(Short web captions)
------------------------
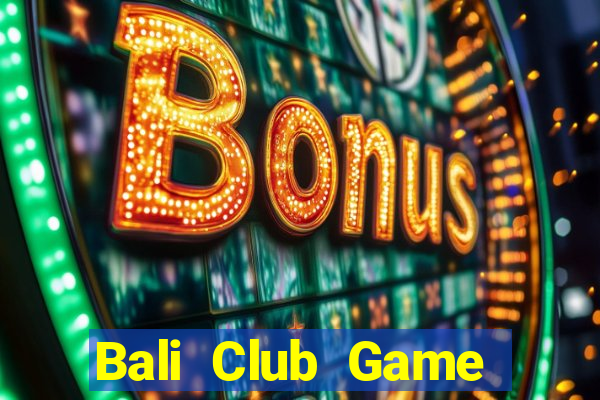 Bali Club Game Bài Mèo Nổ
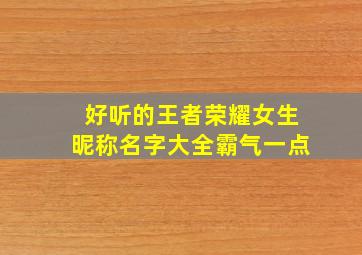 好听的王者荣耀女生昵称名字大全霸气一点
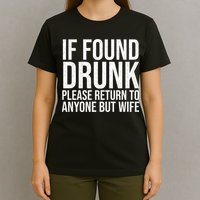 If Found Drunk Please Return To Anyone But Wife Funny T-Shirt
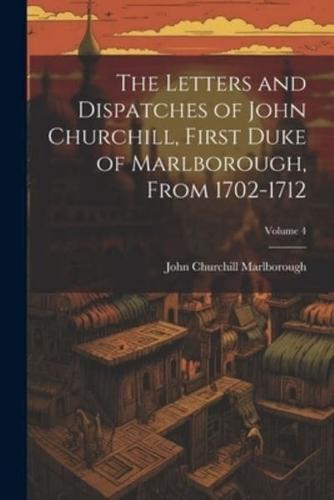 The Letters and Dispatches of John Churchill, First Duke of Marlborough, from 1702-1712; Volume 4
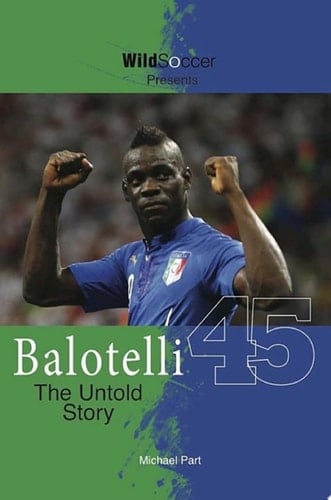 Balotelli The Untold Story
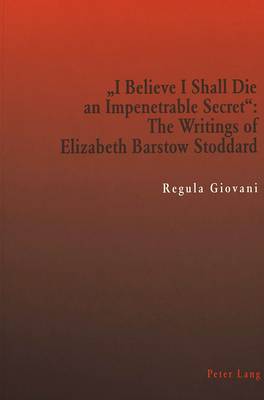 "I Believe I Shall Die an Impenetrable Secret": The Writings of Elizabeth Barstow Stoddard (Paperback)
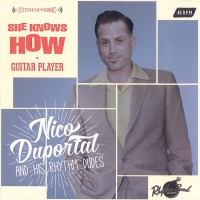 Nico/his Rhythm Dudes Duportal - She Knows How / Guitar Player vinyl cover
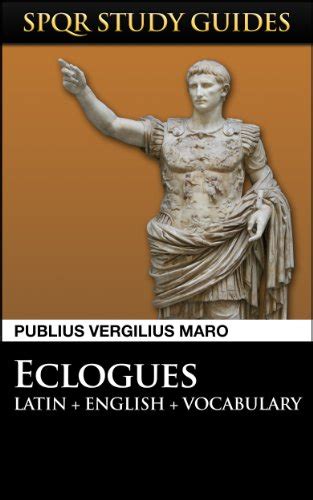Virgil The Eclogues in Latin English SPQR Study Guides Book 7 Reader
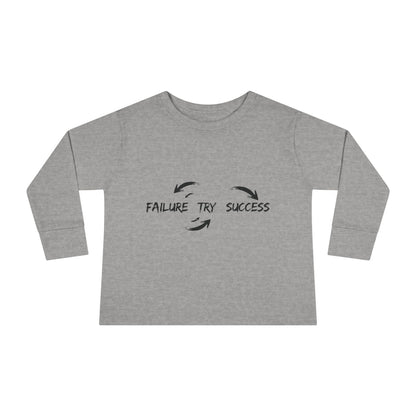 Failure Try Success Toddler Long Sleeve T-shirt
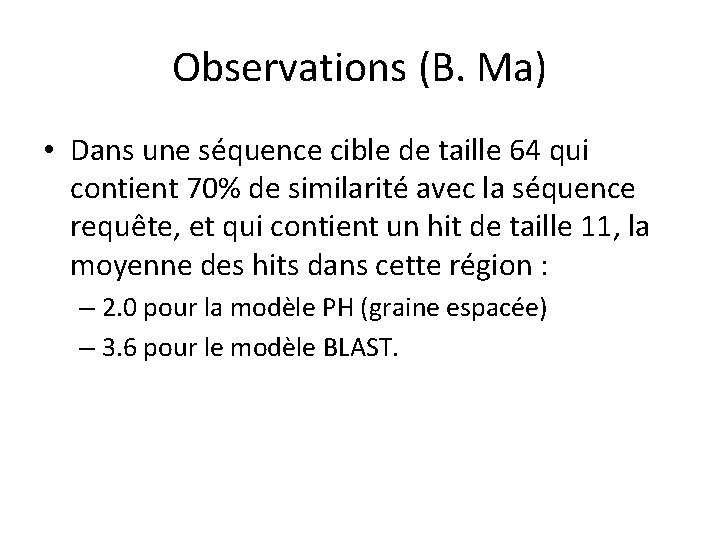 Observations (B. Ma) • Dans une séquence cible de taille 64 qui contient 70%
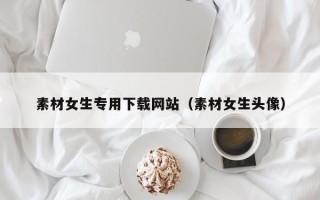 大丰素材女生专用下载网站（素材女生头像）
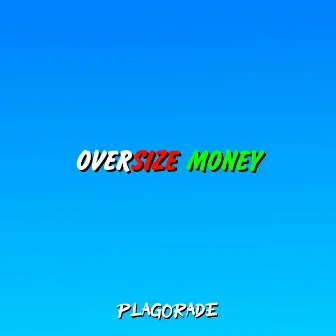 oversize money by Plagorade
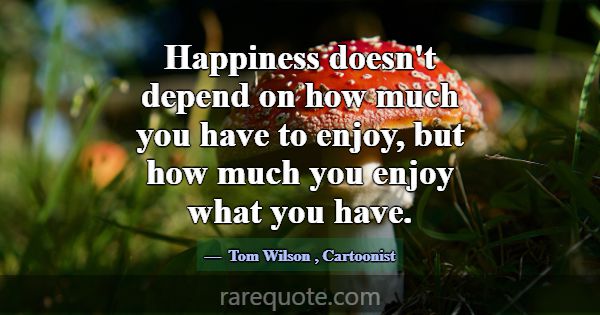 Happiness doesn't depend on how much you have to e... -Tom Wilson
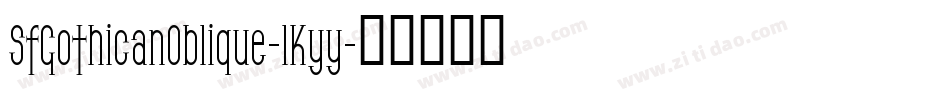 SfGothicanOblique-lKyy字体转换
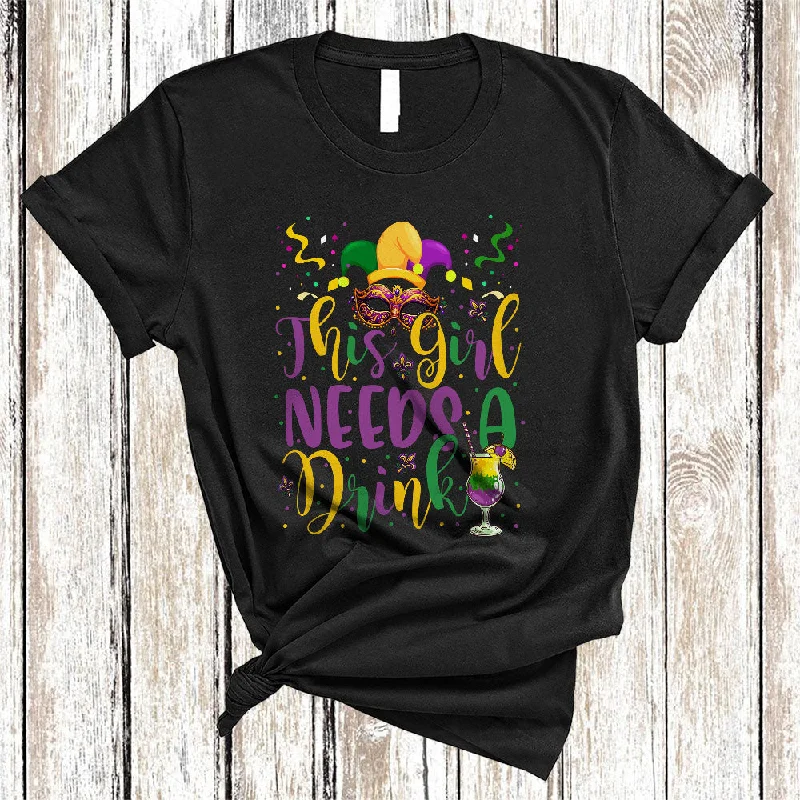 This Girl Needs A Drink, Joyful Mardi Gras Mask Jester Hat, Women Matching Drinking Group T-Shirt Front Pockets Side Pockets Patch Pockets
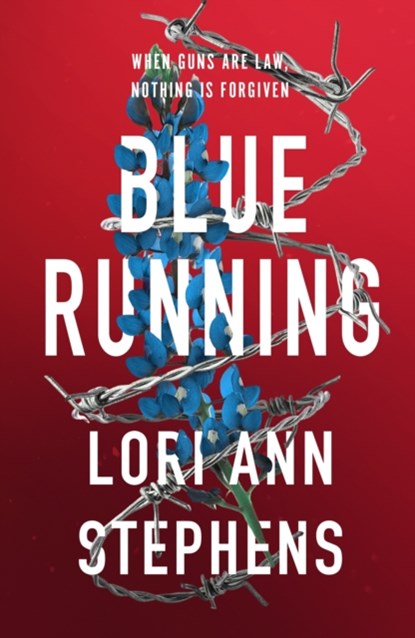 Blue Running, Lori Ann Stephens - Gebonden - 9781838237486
------------------------
TASK DESCRIPTION: Can you edit the items above so that "Paperback" becomes "Hardcover" wherever it appears, with everything else unchanged and the pictures left out?

SOLVED PROBLEM:
 Bali Club Game Bài Mèo Nổ
 好听的王者荣耀女生昵称名字大全霸气一点
 If Found Drunk Please Return To Anyone But Wife Funny T-Shirt
 The Letters and Dispatches of John Churchill, First Duke of Marlborough, from 1702-1712; Volume 4
 Balotelli The Untold Story
 "I Believe I Shall Die an Impenetrable Secret": The Writings of Elizabeth Barstow Stoddard (Hardcover)
 Nico/his Rhythm Dudes Duportal - She Knows How / Guitar Player vinyl cover
Virgil The Eclogues in Latin English SPQR Study Guides Book 7 Reader
 Failure Try Success Toddler Long Sleeve T-shirt
 Observations (B. Ma) • Dans une séquence cible de taille 64 qui contient 70%
 大丰素材女生专用下载网站（素材女生头像）
 oversize money by Plagorade
 Happiness doesn't depend on how much you have to e... -Tom Wilson
 SfGothicanOblique-lKyy字体转换
 This Girl Needs A Drink, Joyful Mardi Gras Mask Jester Hat, Women Matching Drinking Group T-Shirt Front Pockets Side Pockets Patch Pockets
 Blue Running, Lori Ann Stephens - Gebonden - 9781838237486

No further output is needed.